I’ve stated several times on social media, in a podcast interview in early March, and in my last feature-length article that I oppose Putin’s invasion of Ukraine. I had even made it clear in the Twitter exchange with the lady mentioned above right before she accused me of being pro-Putin. How I could oppose one of the most consequential decisions Putin has ever made and still be pro-Putin is a bit of a mystery to me. But I’ve seen this thinking even used against solid Putin critics when they don’t engage in the requisite vilification of the Russian president and preface every statement with “I hate Putin.”
I’ve even seen famous Russian journalist Vladimir Pozner characterized as pro-Putin. I know for a fact, based on words directly out of Pozner’s mouth, that he “doesn’t like the guy” (referring to Putin) and has publicly criticized the Russian president numerous times over the years. But if you try to explain why Putin’s attitude toward the West changed over the years or you don’t use over-the-top rhetoric about Putin being Hitler, Stalin and Jeffrey Dahmer all rolled into one, then you’re simply pro-Putin.
It’s hard to understand how this childish level of discourse helps anything. I’m guessing that it makes people feel good on an emotional level to disregard what anyone has to say that might cause the slightest bit of cognitive dissonance. But, as an analyst of Russia, I don’t see my job as providing people with emotional comfort. I see my job as providing factual analysis about Russia to the best of my ability. In this vein, I’m not pro-Putin or anti-Putin, but have tried to study and assess the Russian president based on the best information I could find, including the historical, social and geopolitical context of his governance. I’ve also tried to convey how Russians view him and why.

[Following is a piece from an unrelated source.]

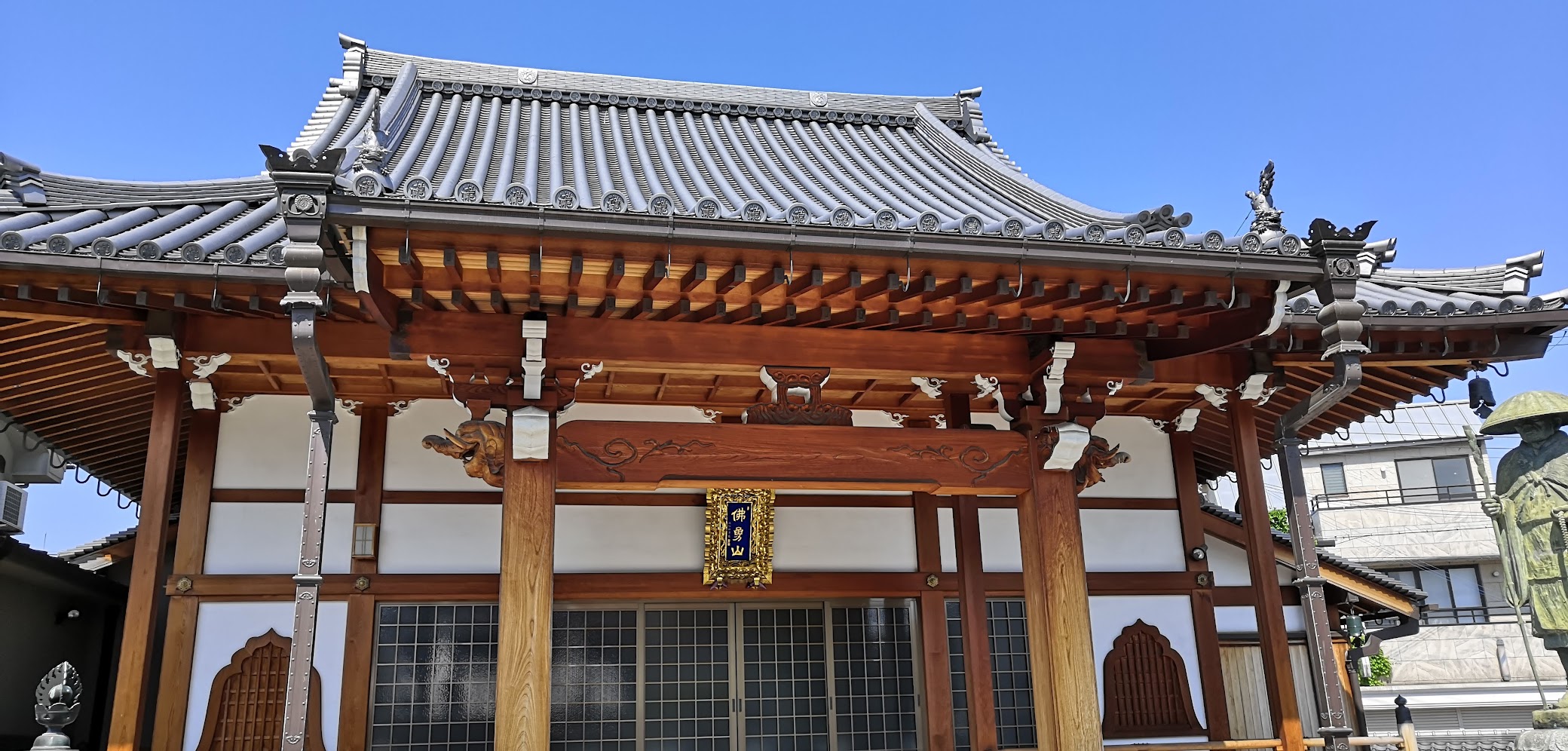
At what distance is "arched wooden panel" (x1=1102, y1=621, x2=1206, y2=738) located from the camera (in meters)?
8.48

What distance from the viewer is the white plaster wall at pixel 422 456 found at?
8.03m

I’m fallible so there will be – and have been – times when I’m wrong. This is why people should read a wide variety of sources and hear different views and then draw their own conclusions. But this widespread attitude of only wanting to hear what makes one feel good or secure blocks that endeavor by shutting down anything beyond one simplistic and decontextualized viewpoint from the debate.
The bottom line is that if one is interested in figuring out how to end this terrible conflict without a dangerous escalation, then one needs to understand how we got here. That means understanding the complex contextual background of it and that includes discussing the less-than-innocent role of our own government. Anything else strikes me as empty sloganeering and virtue signaling.